Are Sustainability Reports Designed for Local Communities?

Unable to attend the GRI conference in Amsterdam, I watched the many taped snippets of the Mining & Metals Sector Supplement session on YouTube. One take away from a presentation by First Peoples Worldwide suggests that GRI reports are important but also that they are not designed with local communities as target audience in mind.The session around GRI's Metals and Mining Sector Supplement, which was launched already during 78th Annual Convention of the Prospectors and Developers Association of Canada (PDAC) held in Toronto in February 2010, began innocently enough. GRI welcomed everybody. Vale, one of the largest metals and mining companies in the world, framed the session and highlighted upsides of transitioning from CSR reporting to GRI type sustainability reporting. No major surprises there.

The presentation by the representative of First Peoples Worldwide , an NGO, got my attention. The presenter recognized the value of reporting as it provides the context for intervention by – what I call – “intermediaries”. These groups can use sustainability reports to better understand the larger corporate policy context on specific issues and shape their strategies, interventions and collaborations.

For example, GRI reports may contain companies’ approaches to indigenous peoples issues and may include a discussion on concepts such as ‘Free Prior Informed Consultation/Consent’ or FPIC (see also my previous blog here).
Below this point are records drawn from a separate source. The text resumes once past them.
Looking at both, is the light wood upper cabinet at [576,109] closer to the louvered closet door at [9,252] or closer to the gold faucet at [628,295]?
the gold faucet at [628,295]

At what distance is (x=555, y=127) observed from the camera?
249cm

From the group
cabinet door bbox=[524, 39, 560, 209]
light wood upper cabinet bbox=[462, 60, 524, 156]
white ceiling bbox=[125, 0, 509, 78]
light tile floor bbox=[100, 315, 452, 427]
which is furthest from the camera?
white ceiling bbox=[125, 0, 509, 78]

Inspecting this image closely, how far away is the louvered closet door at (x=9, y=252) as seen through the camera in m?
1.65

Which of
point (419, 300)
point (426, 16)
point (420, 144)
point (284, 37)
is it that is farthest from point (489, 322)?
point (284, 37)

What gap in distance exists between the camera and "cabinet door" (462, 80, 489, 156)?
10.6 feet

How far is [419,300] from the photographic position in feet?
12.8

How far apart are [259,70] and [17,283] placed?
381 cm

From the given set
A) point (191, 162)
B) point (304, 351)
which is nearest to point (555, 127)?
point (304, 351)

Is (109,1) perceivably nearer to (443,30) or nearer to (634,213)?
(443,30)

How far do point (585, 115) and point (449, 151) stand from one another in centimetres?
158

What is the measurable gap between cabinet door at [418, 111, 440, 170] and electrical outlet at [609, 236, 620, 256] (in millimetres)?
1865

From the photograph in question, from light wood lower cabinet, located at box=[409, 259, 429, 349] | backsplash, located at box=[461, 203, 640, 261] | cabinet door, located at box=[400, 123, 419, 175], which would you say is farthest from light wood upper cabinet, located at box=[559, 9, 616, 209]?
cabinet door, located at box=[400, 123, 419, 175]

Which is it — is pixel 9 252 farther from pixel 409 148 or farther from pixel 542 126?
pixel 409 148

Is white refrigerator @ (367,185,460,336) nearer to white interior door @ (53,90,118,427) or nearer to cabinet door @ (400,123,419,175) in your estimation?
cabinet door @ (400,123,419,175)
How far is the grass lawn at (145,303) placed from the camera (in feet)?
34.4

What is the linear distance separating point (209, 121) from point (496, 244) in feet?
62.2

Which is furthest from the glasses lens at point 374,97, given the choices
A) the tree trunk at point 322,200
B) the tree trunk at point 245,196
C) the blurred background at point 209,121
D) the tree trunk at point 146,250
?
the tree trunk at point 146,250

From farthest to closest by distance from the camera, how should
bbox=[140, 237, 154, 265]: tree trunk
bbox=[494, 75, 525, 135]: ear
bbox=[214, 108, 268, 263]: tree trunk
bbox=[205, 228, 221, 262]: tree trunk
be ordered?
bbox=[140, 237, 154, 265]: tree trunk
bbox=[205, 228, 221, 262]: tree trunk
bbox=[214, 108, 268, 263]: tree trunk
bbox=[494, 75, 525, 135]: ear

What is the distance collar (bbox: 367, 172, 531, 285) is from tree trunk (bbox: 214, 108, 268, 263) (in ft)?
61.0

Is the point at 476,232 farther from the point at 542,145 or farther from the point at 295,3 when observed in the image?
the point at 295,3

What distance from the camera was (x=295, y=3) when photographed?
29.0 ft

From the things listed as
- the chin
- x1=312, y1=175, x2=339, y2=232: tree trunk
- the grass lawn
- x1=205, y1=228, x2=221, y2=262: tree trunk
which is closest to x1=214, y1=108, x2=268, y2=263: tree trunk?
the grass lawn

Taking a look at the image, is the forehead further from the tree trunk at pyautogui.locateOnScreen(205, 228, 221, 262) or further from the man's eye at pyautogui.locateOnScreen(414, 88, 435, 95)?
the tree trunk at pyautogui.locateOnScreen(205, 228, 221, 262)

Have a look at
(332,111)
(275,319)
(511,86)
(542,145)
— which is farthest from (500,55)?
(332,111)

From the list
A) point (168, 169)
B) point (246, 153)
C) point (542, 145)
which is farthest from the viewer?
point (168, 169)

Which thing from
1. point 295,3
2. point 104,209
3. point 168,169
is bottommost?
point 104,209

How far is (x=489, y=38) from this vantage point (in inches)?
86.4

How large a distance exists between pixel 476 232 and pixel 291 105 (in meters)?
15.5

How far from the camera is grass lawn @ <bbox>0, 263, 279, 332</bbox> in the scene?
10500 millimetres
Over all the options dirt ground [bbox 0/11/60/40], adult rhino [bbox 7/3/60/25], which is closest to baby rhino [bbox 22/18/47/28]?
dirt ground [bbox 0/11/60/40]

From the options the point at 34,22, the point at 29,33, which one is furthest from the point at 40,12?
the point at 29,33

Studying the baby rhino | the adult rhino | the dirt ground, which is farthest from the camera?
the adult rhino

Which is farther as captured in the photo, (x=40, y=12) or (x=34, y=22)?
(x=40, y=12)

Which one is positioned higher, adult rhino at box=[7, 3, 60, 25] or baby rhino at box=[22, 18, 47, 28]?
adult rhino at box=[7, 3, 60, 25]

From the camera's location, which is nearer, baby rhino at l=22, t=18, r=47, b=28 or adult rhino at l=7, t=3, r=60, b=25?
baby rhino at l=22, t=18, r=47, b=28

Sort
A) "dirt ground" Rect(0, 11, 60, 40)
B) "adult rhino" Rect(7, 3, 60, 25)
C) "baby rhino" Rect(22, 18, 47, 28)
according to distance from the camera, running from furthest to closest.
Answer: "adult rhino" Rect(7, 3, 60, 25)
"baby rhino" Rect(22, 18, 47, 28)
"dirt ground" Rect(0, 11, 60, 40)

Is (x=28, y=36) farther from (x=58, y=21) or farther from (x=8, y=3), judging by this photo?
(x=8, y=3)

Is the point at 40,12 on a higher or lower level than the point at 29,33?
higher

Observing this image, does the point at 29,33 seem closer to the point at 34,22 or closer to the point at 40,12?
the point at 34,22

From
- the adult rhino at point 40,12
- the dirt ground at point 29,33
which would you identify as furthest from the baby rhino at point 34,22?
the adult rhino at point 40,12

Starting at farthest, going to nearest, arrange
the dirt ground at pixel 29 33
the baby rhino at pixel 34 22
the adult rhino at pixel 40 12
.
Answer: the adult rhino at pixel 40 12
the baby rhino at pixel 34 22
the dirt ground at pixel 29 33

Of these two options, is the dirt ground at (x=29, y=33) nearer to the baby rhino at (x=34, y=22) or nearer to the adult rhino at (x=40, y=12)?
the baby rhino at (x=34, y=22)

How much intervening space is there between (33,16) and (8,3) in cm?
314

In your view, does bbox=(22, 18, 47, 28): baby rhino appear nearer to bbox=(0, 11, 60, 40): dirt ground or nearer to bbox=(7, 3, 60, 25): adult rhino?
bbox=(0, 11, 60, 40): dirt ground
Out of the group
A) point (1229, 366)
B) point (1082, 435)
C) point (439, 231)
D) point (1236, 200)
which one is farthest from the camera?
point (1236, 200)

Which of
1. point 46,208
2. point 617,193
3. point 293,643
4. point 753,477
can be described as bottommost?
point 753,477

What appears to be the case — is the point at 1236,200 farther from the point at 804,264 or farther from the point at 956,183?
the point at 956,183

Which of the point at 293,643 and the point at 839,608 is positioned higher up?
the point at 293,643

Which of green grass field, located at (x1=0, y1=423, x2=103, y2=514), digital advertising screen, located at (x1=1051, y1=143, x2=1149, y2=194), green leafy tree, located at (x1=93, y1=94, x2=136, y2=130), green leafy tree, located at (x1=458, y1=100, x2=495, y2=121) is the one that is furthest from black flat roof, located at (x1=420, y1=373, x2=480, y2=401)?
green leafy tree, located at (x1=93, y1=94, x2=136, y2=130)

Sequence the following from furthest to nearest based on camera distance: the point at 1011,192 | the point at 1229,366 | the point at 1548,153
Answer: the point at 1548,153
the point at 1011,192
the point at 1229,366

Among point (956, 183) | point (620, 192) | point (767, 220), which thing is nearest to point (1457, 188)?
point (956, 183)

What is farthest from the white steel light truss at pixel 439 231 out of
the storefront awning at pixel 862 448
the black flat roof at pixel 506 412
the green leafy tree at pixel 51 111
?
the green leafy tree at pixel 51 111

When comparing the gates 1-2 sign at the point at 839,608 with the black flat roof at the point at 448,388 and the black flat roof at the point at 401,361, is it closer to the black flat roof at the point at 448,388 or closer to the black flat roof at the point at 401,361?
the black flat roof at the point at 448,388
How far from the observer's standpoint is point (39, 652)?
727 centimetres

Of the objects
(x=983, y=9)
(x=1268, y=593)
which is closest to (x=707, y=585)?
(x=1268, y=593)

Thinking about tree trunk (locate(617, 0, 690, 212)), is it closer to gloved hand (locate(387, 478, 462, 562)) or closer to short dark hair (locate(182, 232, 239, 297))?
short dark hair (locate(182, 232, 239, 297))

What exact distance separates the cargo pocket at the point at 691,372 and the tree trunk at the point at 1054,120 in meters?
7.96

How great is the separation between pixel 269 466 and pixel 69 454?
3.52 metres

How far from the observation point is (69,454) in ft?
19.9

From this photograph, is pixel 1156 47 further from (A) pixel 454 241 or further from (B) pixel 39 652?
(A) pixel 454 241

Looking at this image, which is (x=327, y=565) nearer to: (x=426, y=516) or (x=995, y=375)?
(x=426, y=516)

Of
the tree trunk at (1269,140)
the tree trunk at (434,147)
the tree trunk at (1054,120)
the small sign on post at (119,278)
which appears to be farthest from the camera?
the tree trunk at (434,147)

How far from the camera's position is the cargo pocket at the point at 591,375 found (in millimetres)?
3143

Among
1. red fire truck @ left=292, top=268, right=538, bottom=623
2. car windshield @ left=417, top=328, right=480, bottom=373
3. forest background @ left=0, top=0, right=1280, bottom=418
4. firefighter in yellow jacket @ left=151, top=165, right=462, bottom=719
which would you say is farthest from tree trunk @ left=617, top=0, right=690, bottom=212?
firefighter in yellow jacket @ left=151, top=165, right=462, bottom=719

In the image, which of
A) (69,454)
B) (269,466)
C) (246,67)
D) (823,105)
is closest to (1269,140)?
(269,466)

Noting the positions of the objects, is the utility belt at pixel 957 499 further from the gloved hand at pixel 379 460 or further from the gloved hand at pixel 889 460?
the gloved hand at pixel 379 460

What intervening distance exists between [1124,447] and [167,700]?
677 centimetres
However, the presenter also recognized that GRI reports do not provide readily accessible information to local communities and are not particularly useful to help with the engagement process.

An additional challenge probably includes that many problems are seeded further ‘upstream’. By that I mean activities conducted (or left out) during exploration and development stages of mining projects. Mistakes at this stage can fuel unrealistic expectations and other  long-term social conflicts. There are precious few sustainability reporters amongst this ‘upstream’ group of exploration and junior mining companies, although the Prospectors and Developers Association of Canada (PDAC) is hoping to change that (a topic for a future blog).

Will GRI’s drive towards integrated financial and sustainability reporting further remove local communities as target audiences of sustainability reports?